----- Material for this exercise

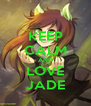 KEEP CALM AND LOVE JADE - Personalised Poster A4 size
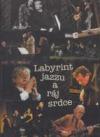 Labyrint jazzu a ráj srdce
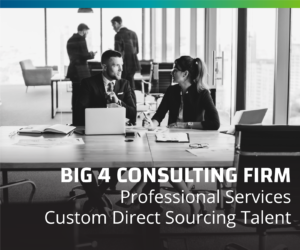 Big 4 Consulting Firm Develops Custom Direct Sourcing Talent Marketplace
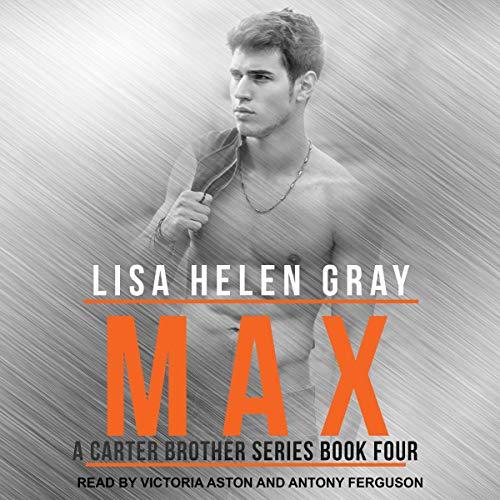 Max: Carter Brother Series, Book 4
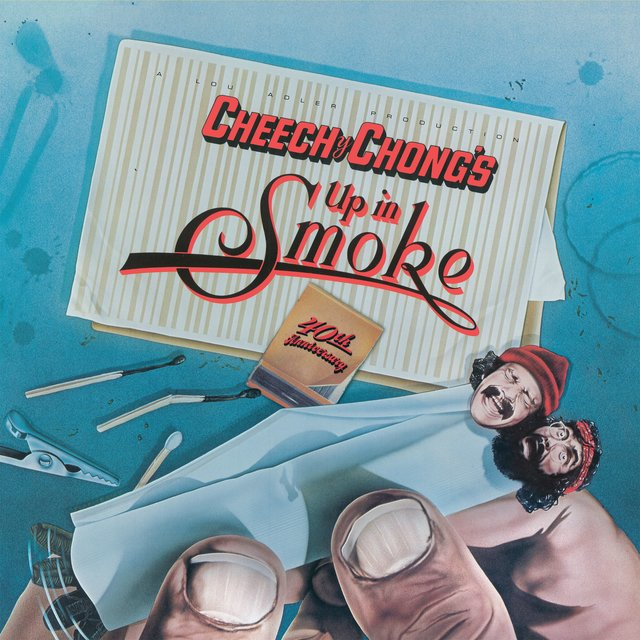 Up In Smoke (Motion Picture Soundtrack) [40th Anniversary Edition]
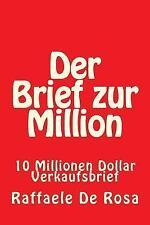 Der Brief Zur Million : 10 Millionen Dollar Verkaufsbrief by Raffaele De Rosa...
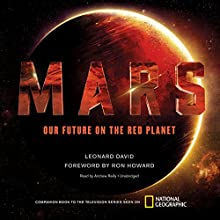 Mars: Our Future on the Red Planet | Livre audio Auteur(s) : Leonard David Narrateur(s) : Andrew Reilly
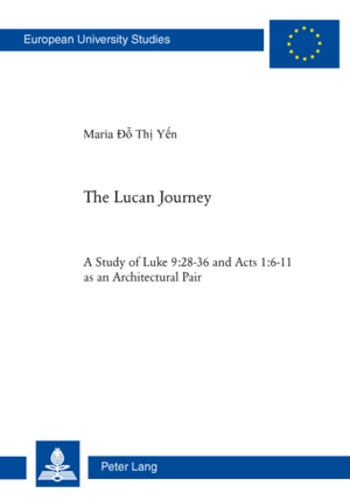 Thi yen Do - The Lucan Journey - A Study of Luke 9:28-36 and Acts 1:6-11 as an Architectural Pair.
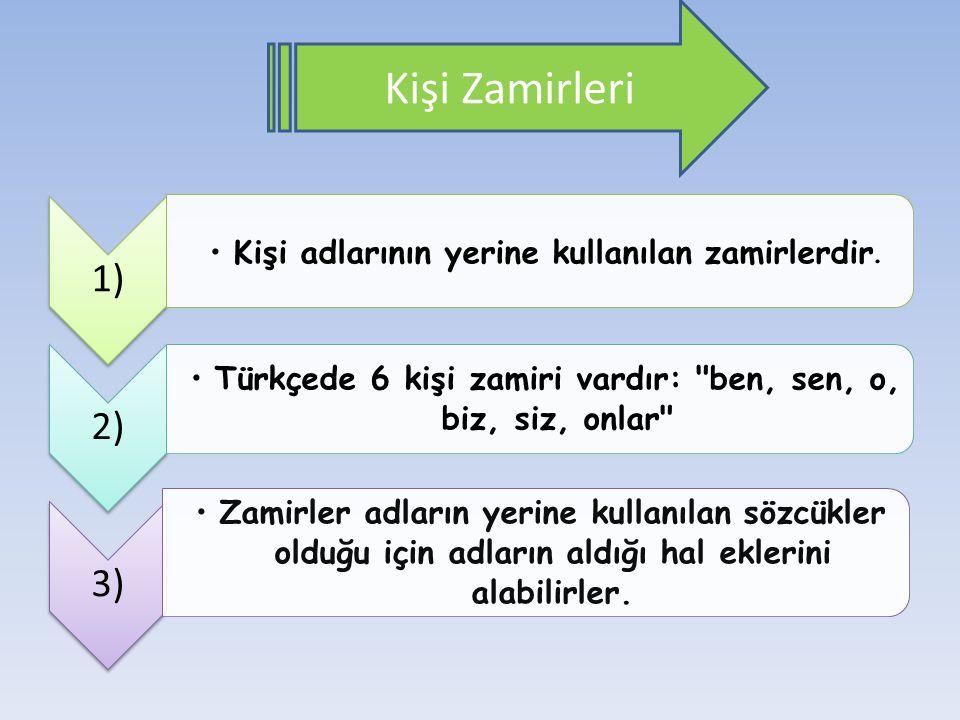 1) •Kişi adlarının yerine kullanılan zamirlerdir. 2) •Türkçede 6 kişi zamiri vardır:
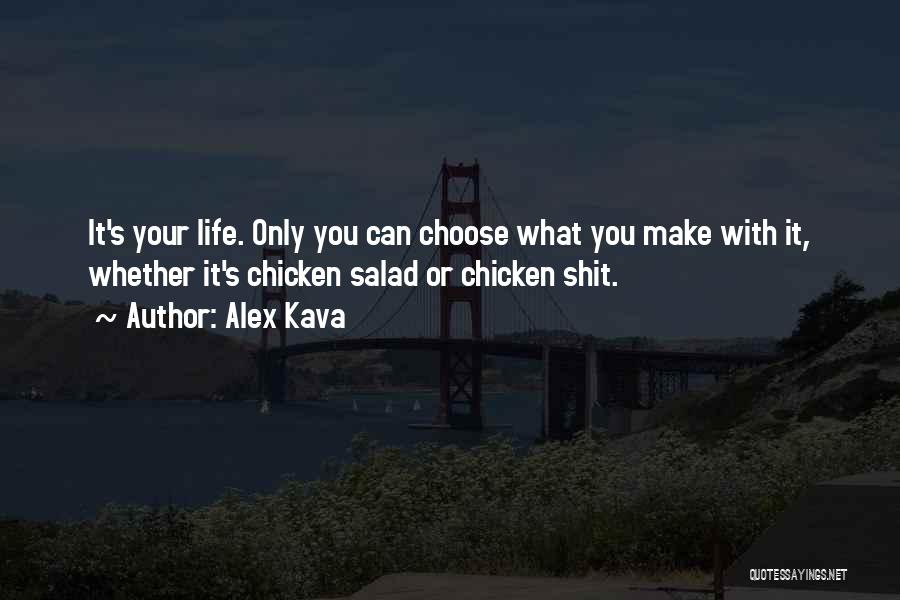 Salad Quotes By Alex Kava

----------
----- Material for this exercise

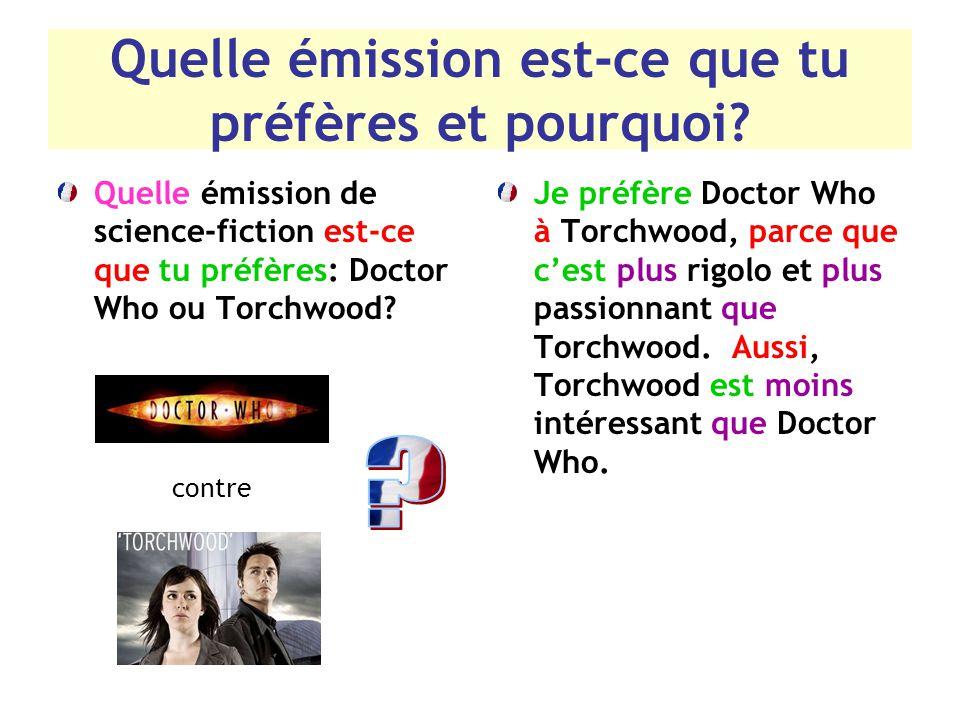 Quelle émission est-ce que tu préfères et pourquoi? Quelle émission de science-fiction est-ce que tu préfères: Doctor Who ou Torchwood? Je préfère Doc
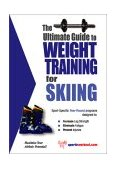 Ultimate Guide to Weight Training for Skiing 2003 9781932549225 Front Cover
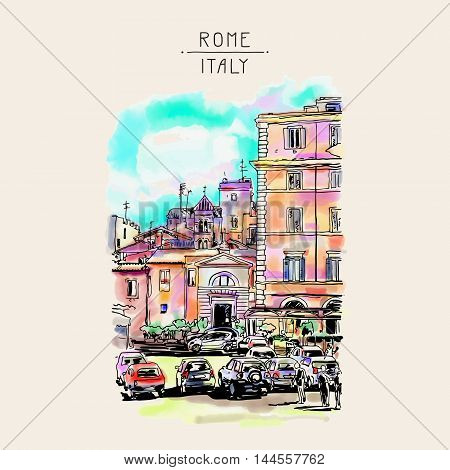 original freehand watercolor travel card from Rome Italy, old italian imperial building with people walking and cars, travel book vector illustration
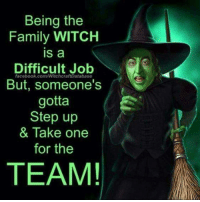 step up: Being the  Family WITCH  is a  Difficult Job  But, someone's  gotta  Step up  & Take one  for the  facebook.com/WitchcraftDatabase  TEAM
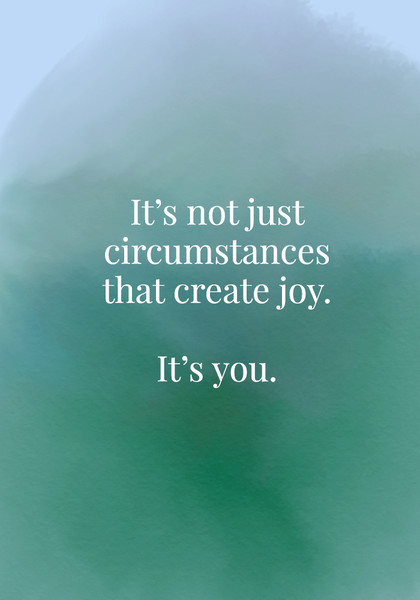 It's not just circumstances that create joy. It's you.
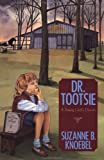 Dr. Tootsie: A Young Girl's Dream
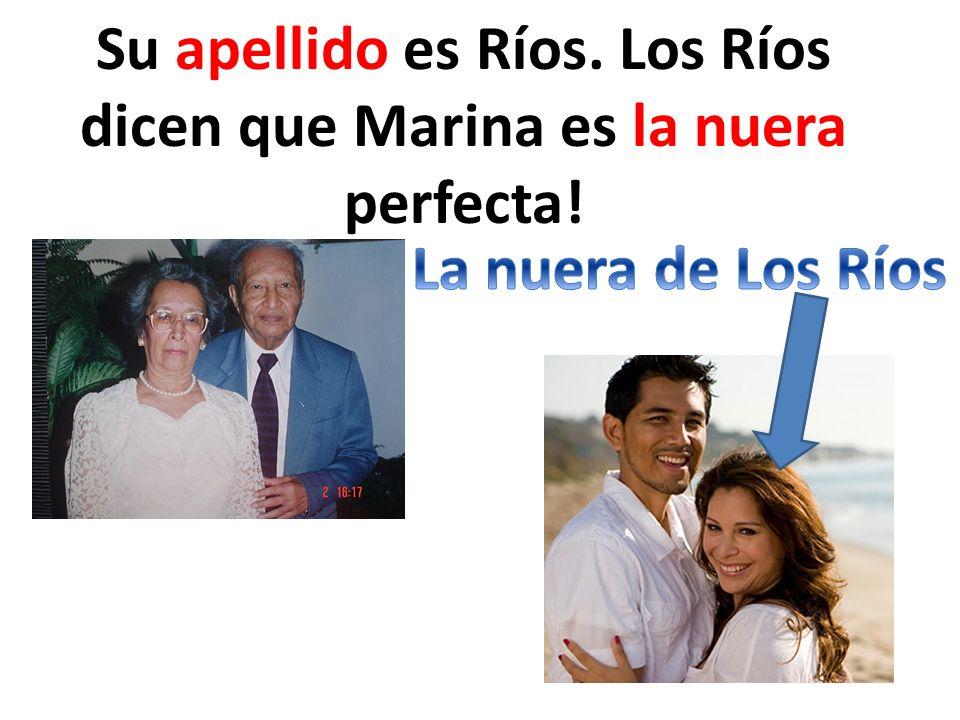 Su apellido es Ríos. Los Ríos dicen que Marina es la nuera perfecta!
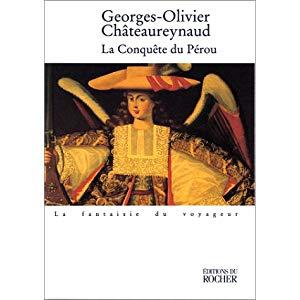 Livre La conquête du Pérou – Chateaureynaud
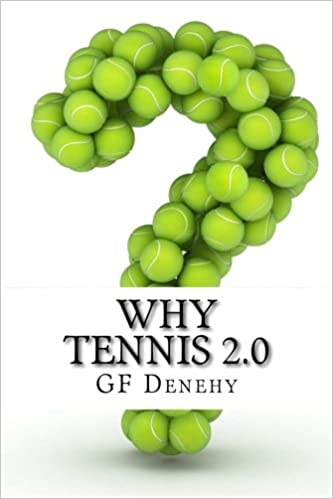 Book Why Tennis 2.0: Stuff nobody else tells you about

----------

• [About this exercise] Only the lines above starting with the line with "Ultimate Guide to" and going on through the line with "Book Why Tennis" belong in the answer; repeat them exactly, minus any picture.

• [Output of the task]
 Ultimate Guide to Weight Training for Skiing 2003 9781932549225 Front Cover
 original freehand watercolor travel card from Rome Italy, old italian imperial building with people walking and cars, travel book vector illustration
 step up: Being the  Family WITCH  is a  Difficult Job  But, someone's  gotta  Step up  & Take one  for the  facebook.com/WitchcraftDatabase  TEAM
 It's not just circumstances that create joy. It's you.
 Dr. Tootsie: A Young Girl's Dream
 Su apellido es Ríos. Los Ríos dicen que Marina es la nuera perfecta!
 Livre La conquête du Pérou – Chateaureynaud
 Book Why Tennis 2.0: Stuff nobody else tells you about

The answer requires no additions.